Exercise directions: Considering only lines that hold the word "этого", report how many there are in the listing below, as a single number.

****

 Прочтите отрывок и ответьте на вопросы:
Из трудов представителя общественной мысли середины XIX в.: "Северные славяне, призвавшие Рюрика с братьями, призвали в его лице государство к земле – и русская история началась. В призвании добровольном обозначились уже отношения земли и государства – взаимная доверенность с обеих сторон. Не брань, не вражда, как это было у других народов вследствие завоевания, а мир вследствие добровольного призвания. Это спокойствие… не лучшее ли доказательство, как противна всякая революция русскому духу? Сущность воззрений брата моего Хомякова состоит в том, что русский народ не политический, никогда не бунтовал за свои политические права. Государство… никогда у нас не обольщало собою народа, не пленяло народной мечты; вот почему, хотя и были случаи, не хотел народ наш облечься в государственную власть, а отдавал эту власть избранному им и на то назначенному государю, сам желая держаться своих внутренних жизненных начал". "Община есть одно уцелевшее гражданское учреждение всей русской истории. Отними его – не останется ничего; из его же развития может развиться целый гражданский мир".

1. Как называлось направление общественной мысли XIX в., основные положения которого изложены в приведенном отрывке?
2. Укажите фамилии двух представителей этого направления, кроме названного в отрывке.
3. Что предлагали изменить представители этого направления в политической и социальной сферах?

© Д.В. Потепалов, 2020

****

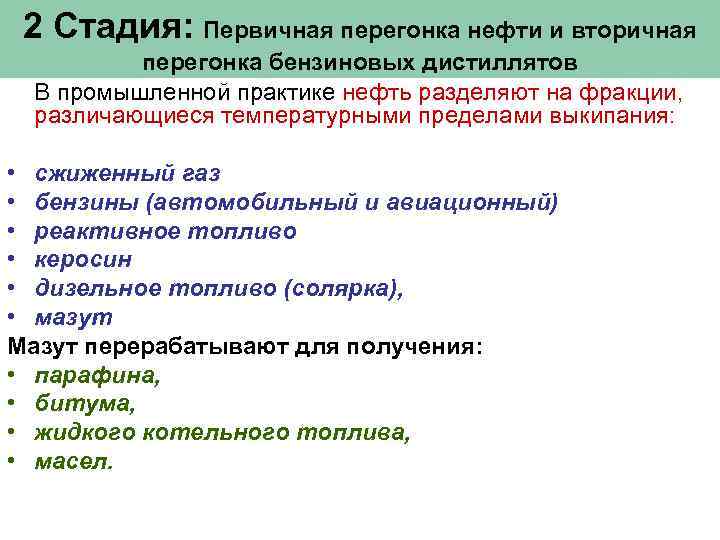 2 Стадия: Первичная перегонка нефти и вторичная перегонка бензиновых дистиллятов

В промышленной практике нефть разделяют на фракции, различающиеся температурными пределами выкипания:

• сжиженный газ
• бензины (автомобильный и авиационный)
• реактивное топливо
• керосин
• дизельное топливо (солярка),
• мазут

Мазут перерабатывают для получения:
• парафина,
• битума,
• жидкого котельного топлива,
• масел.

****

Answer for this exercise: 2